AUFGABEN:
(1) In welchem Editor hat Schlomi84 laut dem Forenbeitrag zum Laufzeitfehler 91 den Quelltext geschrieben?
(2) Zitiere bitte aus dem Forenbeitrag zum Laufzeitfehler 91 den Abschnitt, der mit den Worten beginnt, die „LokdrehbezX = CDbl(Val(cellObj.Formula))“ enthalten, und mit „LokdrehbezY) ^ 2)“ schließt.
(3) Schreibe den Forenbeitrag zum Laufzeitfehler 91 an der Stelle weiter, an der er aufhört.

TEXTAUSZUG:
#####

# Laufzeitfehler 91



## Schlomi84 (27. Dezember 2004)

Hallo ich arbeite zur Zeit an einem Projekt. Hab folgenden Quelltext geschrieben im VisualBasic Editor von Visio:

Private Sub Berechnung() 
Dim a As Double 
Dim b As Double 
Dim c As Double 
Dim K1 As Double 
Dim K2 As Double 
Dim DrehbezX As Double 
Dim LokdrehbezX As Double 
Dim DrehbezY As Double 
Dim LokdrehbezY As Double 
Dim Winkel As Double 
Dim shpObj As Visio.Shape 
Dim cellObj As Visio.Cell 

'Objektvariable shpObj mit Shape-Objekt initialisieren 
Set shpObj = Visio.ActivePage.Shapes(1) 

'Zuweisen der Werte aus dem ShapeSheet an die jeweiligen Variablen 
DrehbezX = CDbl(Val(cellObj.Formula)) 
DrehbezY = CDbl(Val(cellObj.Formula)) 
LokdrehbezX = CDbl(Val(cellObj.Formula)) 
LokdrehbezY = CDbl(Val(cellObj.Formula)) 
Winkel = CDbl(Val(cellObj.Formula)) 

'Durchführung der Berechnungen 
c = Sqr((DrehbezX - LokdrehbezX) ^ 2 + (DrehbezY - LokdrehbezY) ^ 2) 
a = c * Sin(Winkel) 
b = c * Cos(Winkel) 
K1 = DrehbezX - a 
K2 = DrehbezY - b 

'Werte in das ShapeSheet schreiben (eventuell noch Maßeinheiten anpassen) 
Set cellObj = shpObj.Cells("LokDrehbezX") 
cellObj.Formula = Str(K1) & " mm"

#####

BEREITGESTELLTES MATERIAL:
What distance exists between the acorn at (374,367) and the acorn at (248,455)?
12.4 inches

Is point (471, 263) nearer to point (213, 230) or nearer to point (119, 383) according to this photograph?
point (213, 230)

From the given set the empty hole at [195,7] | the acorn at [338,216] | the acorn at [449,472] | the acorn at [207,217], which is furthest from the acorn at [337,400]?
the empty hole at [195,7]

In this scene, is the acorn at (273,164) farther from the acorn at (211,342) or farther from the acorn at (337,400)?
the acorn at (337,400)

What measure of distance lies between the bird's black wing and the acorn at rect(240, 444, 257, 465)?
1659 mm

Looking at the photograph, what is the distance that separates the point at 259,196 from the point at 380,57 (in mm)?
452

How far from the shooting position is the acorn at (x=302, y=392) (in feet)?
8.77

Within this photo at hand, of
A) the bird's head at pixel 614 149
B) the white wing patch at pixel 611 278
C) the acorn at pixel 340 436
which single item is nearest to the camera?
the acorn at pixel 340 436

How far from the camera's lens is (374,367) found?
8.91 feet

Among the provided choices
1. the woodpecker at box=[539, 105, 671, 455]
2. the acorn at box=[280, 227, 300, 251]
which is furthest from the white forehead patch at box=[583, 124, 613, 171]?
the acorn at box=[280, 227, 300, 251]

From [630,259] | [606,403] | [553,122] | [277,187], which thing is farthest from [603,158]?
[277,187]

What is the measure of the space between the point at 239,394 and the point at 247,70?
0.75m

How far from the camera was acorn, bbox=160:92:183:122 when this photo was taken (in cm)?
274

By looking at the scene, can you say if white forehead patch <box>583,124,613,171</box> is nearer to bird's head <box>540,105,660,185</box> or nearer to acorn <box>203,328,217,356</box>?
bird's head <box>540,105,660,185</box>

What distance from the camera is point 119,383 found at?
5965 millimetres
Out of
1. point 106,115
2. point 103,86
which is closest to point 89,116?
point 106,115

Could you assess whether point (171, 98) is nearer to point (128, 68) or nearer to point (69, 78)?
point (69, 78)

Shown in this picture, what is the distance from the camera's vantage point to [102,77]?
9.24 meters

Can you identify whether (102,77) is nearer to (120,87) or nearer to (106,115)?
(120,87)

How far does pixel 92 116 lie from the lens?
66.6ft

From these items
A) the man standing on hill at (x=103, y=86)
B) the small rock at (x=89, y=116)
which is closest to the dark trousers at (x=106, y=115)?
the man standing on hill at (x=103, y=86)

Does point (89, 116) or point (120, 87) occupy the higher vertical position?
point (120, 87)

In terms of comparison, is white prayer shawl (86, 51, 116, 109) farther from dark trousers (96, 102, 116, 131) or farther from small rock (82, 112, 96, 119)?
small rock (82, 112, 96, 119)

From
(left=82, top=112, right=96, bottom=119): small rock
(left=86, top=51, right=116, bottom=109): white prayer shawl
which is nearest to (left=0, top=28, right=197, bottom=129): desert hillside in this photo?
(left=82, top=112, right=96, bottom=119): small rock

#####

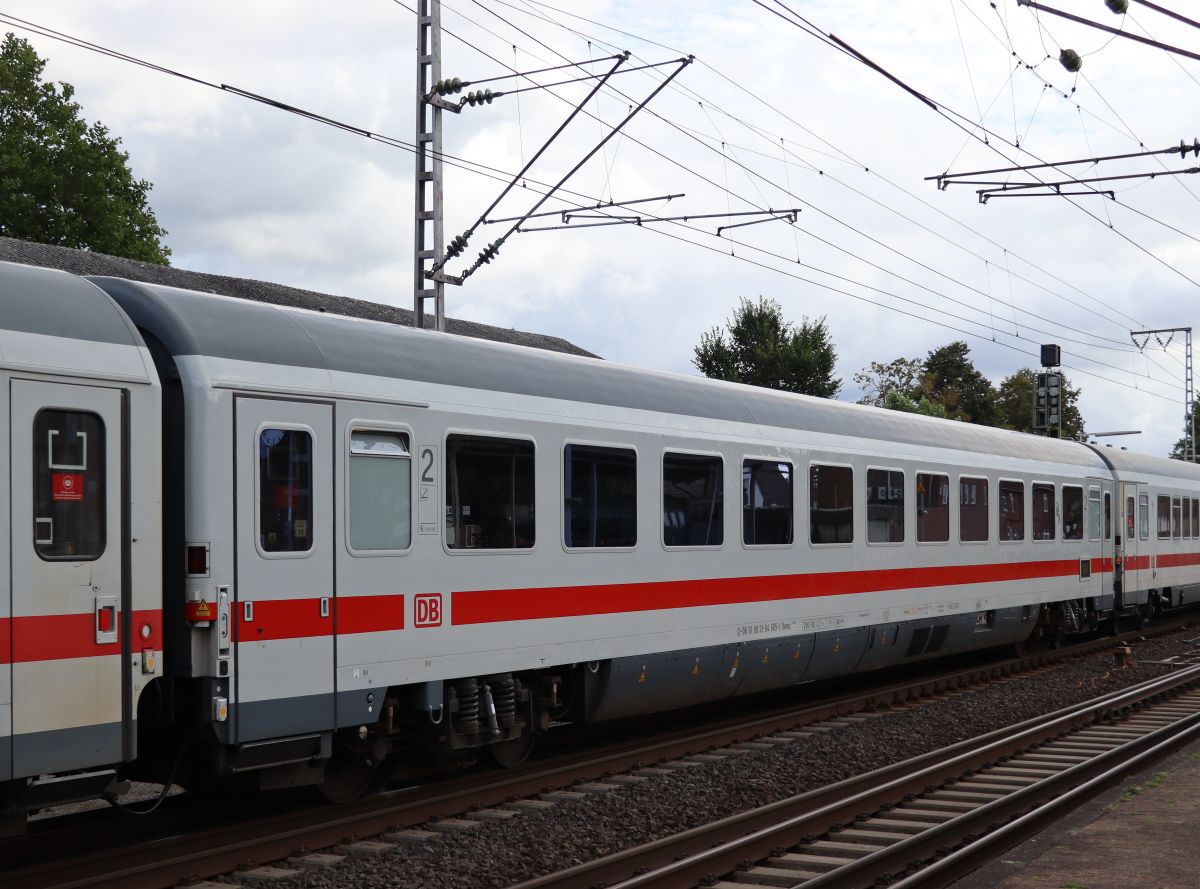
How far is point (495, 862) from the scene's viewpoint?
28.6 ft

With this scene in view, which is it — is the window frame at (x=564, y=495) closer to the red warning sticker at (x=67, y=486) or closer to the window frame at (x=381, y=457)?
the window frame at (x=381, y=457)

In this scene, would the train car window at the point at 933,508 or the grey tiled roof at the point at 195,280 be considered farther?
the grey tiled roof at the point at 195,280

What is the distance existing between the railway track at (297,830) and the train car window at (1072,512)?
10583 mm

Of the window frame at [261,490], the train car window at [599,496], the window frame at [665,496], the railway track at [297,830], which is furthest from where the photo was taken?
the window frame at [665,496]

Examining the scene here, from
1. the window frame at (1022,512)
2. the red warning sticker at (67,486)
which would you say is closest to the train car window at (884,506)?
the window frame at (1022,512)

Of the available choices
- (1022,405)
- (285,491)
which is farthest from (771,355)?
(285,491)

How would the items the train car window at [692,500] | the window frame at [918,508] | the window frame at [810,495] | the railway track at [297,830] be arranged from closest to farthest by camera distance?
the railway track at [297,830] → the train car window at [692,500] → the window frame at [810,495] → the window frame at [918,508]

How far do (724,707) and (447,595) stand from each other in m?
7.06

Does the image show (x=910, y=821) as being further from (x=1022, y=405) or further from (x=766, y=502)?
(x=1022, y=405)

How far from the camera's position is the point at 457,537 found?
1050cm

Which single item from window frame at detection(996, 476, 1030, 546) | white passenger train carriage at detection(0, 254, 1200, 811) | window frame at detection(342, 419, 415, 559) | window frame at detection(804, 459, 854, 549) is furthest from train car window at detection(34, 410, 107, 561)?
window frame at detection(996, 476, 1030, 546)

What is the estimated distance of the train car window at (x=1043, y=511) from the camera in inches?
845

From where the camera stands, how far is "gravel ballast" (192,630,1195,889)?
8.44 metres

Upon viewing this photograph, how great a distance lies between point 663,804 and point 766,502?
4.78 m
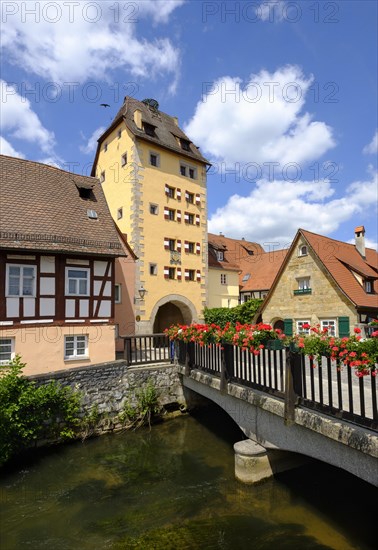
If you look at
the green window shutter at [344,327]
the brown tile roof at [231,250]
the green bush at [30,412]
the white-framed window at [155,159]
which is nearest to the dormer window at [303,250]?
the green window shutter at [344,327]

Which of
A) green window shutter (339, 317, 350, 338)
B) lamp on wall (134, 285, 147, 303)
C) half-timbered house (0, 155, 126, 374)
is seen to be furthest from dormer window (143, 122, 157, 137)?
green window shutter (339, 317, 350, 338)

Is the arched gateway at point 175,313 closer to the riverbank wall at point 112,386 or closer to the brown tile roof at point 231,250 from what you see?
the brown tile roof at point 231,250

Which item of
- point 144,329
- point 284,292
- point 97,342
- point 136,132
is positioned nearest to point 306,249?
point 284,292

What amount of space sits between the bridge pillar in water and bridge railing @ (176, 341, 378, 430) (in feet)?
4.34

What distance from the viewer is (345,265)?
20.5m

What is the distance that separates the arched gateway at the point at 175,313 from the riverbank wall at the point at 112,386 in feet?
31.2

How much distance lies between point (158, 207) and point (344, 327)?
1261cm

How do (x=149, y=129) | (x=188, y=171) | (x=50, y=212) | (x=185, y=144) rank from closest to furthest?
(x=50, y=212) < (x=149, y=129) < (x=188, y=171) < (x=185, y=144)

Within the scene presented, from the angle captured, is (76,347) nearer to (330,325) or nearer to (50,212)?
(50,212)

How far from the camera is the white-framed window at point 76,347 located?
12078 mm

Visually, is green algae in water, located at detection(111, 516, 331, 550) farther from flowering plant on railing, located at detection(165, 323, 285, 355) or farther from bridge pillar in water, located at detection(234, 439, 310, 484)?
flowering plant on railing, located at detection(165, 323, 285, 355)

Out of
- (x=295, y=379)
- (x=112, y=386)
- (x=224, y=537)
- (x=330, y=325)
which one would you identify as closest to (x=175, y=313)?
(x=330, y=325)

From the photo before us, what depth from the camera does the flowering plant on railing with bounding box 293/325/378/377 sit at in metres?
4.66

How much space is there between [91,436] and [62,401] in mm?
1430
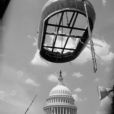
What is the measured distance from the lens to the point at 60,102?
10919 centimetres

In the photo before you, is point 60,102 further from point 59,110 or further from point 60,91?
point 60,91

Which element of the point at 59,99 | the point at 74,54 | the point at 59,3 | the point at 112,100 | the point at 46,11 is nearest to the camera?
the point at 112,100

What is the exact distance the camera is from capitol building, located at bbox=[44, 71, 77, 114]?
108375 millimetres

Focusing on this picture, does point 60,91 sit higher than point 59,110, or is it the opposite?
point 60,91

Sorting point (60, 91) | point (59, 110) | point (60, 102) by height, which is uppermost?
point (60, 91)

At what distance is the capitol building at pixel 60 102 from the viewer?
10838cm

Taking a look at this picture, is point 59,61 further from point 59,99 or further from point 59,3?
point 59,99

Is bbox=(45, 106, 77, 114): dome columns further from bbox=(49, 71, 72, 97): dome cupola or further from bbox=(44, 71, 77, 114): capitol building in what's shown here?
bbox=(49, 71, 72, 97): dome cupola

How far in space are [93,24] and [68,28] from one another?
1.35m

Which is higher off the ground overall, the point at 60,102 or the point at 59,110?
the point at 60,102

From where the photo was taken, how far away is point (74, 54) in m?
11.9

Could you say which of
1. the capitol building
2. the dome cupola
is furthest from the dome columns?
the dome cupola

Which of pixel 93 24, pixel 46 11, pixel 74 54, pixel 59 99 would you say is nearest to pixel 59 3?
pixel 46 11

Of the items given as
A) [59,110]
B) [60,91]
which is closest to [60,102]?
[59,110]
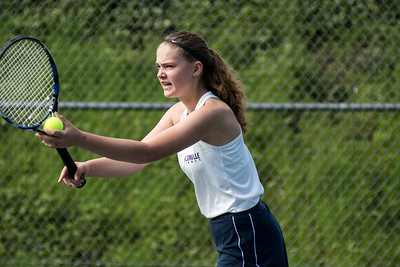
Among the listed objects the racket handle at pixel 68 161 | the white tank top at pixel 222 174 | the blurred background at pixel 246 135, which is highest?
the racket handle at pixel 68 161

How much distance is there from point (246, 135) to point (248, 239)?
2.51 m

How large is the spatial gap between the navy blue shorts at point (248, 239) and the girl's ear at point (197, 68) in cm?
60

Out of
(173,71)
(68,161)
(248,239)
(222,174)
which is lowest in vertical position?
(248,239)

#####

ERGEBNISSE:
(1) Im VisualBasic Editor von Visio.

(2)
LokdrehbezX = CDbl(Val(cellObj.Formula)) 
LokdrehbezY = CDbl(Val(cellObj.Formula)) 
Winkel = CDbl(Val(cellObj.Formula)) 

'Durchführung der Berechnungen 
c = Sqr((DrehbezX - LokdrehbezX) ^ 2 + (DrehbezY - LokdrehbezY) ^ 2)

(3)
Set cellObj = shpObj.Cells("LokDrehbezY") 
cellObj.Formula = Str(K2) & " mm" 

End Sub 

Leider bekomme ich beim Debuggen in folgender Zeile:

DrehbezX = CDbl(Val(cellObj.Formula)) 

diese Fehlermeldung:
"Laufzeitfehler 91" 
Objektvariable oder With-Block-Variable ist nicht festgelegt. 

Kann damit leider nichts anfangen, auch nachschlagen hat mich nicht weiter gebracht. 

Brauche Hilfe!


----------



## Operator_Jon (27. Dezember 2004)

Das müsste eigentlich bedeuten das das Objekt cellObj entweder kein Objekt ist oder nicht gesetzt ist!

Überprüfe mal ob es dieses Visio.Cell auch wirklich gibt!?
Denn wenn du die fehlerhafte Zeile mal auskommentierst, wirst du sehen das die Zeilen darunter den selben Fehler ergeben werden!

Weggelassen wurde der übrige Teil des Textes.